• [Task statement]:
Copy out all of the records below line for line, without changing a single character.

Collected data entries:
------------

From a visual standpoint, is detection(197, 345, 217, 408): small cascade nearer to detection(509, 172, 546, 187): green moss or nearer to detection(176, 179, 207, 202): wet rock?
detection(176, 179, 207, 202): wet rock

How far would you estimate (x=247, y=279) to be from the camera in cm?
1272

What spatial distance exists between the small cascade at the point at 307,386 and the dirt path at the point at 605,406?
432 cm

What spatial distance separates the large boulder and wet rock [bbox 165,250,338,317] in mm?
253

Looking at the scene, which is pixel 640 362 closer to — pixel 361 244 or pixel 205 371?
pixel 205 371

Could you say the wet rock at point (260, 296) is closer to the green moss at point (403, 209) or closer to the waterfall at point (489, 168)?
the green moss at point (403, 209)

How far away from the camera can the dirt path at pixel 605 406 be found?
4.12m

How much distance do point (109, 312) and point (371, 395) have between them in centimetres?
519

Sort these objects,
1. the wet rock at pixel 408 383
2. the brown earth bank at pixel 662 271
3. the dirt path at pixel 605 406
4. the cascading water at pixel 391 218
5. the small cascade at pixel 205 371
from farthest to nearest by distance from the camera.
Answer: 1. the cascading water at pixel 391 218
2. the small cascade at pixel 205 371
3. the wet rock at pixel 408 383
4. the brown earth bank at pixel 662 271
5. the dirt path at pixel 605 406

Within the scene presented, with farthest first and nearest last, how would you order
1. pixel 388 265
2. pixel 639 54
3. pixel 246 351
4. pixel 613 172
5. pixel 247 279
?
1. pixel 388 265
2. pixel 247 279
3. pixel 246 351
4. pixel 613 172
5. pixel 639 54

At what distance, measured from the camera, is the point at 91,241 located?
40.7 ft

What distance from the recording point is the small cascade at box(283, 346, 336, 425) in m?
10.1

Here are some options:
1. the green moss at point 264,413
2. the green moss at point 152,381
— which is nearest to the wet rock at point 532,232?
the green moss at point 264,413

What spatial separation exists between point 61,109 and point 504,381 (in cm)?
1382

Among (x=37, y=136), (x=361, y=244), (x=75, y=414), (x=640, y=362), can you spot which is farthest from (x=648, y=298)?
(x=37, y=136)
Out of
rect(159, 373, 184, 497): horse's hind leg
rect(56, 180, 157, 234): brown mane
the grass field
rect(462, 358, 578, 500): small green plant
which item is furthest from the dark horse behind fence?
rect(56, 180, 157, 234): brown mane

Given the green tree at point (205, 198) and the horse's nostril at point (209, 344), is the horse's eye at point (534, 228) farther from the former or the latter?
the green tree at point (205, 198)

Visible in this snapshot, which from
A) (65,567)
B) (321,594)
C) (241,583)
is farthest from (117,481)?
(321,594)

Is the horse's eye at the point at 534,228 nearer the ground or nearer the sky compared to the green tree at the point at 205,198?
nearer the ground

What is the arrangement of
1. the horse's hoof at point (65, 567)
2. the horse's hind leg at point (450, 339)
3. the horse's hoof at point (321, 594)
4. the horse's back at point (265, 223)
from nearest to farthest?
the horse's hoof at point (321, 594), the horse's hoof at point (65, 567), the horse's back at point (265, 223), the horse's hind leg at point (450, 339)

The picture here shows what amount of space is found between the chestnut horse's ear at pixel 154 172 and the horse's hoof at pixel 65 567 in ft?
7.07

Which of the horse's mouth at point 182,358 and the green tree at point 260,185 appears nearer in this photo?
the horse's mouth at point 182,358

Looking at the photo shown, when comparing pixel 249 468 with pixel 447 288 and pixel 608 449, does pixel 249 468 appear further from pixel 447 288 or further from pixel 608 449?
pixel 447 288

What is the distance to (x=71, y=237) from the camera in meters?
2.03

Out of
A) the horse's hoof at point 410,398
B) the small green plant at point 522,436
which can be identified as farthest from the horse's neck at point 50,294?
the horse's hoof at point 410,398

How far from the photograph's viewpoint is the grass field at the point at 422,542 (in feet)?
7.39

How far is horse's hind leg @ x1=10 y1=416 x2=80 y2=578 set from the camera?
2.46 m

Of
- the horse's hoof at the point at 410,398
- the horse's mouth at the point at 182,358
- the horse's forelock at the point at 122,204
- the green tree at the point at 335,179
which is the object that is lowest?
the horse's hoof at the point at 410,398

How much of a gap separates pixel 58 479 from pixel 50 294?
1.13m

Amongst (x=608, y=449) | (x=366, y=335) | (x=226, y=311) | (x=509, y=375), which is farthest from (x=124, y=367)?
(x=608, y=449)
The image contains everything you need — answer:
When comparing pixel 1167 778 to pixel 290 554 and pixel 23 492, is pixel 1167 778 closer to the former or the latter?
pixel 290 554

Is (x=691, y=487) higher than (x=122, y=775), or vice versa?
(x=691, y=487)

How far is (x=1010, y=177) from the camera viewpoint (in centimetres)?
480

------------

• [Correct result]:
From a visual standpoint, is detection(197, 345, 217, 408): small cascade nearer to detection(509, 172, 546, 187): green moss or nearer to detection(176, 179, 207, 202): wet rock?
detection(176, 179, 207, 202): wet rock

How far would you estimate (x=247, y=279) to be from the camera in cm?
1272

What spatial distance exists between the small cascade at the point at 307,386 and the dirt path at the point at 605,406?
432 cm

What spatial distance separates the large boulder and wet rock [bbox 165,250,338,317] in mm?
253

Looking at the scene, which is pixel 640 362 closer to — pixel 361 244 or pixel 205 371?
pixel 205 371

Could you say the wet rock at point (260, 296) is closer to the green moss at point (403, 209) or closer to the waterfall at point (489, 168)?
the green moss at point (403, 209)

How far away from the camera can the dirt path at pixel 605 406 be found?
4.12m

How much distance do point (109, 312) and point (371, 395) have between them in centimetres?
519

Sort these objects,
1. the wet rock at pixel 408 383
2. the brown earth bank at pixel 662 271
3. the dirt path at pixel 605 406
4. the cascading water at pixel 391 218
5. the small cascade at pixel 205 371
from farthest to nearest by distance from the camera.
Answer: 1. the cascading water at pixel 391 218
2. the small cascade at pixel 205 371
3. the wet rock at pixel 408 383
4. the brown earth bank at pixel 662 271
5. the dirt path at pixel 605 406

Within the scene presented, with farthest first and nearest last, how would you order
1. pixel 388 265
2. pixel 639 54
3. pixel 246 351
4. pixel 613 172
5. pixel 247 279
?
1. pixel 388 265
2. pixel 247 279
3. pixel 246 351
4. pixel 613 172
5. pixel 639 54

At what distance, measured from the camera, is the point at 91,241 located?
40.7 ft

What distance from the recording point is the small cascade at box(283, 346, 336, 425) in m?
10.1

Here are some options:
1. the green moss at point 264,413
2. the green moss at point 152,381
— which is nearest to the wet rock at point 532,232?
the green moss at point 264,413

What spatial separation exists between point 61,109 and point 504,381 (in cm)?
1382

Among (x=37, y=136), (x=361, y=244), (x=75, y=414), (x=640, y=362), can you spot which is farthest from (x=648, y=298)?
(x=37, y=136)
Out of
rect(159, 373, 184, 497): horse's hind leg
rect(56, 180, 157, 234): brown mane
the grass field
rect(462, 358, 578, 500): small green plant
which item is furthest from the dark horse behind fence?
rect(56, 180, 157, 234): brown mane

Given the green tree at point (205, 198) and the horse's nostril at point (209, 344), is the horse's eye at point (534, 228) farther from the former or the latter?
the green tree at point (205, 198)

Visible in this snapshot, which from
A) (65,567)
B) (321,594)
C) (241,583)
is farthest from (117,481)?
(321,594)

Is the horse's eye at the point at 534,228 nearer the ground or nearer the sky compared to the green tree at the point at 205,198?
nearer the ground

What is the arrangement of
1. the horse's hoof at point (65, 567)
2. the horse's hind leg at point (450, 339)
3. the horse's hoof at point (321, 594)
4. the horse's back at point (265, 223)
from nearest to farthest?
the horse's hoof at point (321, 594), the horse's hoof at point (65, 567), the horse's back at point (265, 223), the horse's hind leg at point (450, 339)

The picture here shows what amount of space is found between the chestnut horse's ear at pixel 154 172 and the horse's hoof at pixel 65 567 in ft?
7.07

Which of the horse's mouth at point 182,358 and the green tree at point 260,185 appears nearer in this photo?
the horse's mouth at point 182,358

Looking at the photo shown, when comparing pixel 249 468 with pixel 447 288 and pixel 608 449, does pixel 249 468 appear further from pixel 447 288 or further from pixel 608 449?
pixel 447 288

What is the distance to (x=71, y=237) from the camera in meters?
2.03

Out of
A) the horse's hoof at point 410,398
B) the small green plant at point 522,436
which can be identified as farthest from the horse's neck at point 50,294?
the horse's hoof at point 410,398

How far from the photograph's viewpoint is the grass field at the point at 422,542 (in feet)?
7.39

How far is horse's hind leg @ x1=10 y1=416 x2=80 y2=578 set from the camera?
2.46 m

Of
- the horse's hoof at the point at 410,398
- the horse's mouth at the point at 182,358
- the horse's forelock at the point at 122,204
- the green tree at the point at 335,179
which is the object that is lowest?
the horse's hoof at the point at 410,398

How much of a gap separates pixel 58 479 from pixel 50 294?
1.13m

Amongst (x=608, y=449) | (x=366, y=335) | (x=226, y=311) | (x=509, y=375), which is farthest from (x=124, y=367)?
(x=608, y=449)
The image contains everything you need — answer:
When comparing pixel 1167 778 to pixel 290 554 and pixel 23 492, is pixel 1167 778 closer to the former or the latter?
pixel 290 554

Is (x=691, y=487) higher than (x=122, y=775), or vice versa?
(x=691, y=487)

How far is (x=1010, y=177) from the camera viewpoint (in centimetres)?
480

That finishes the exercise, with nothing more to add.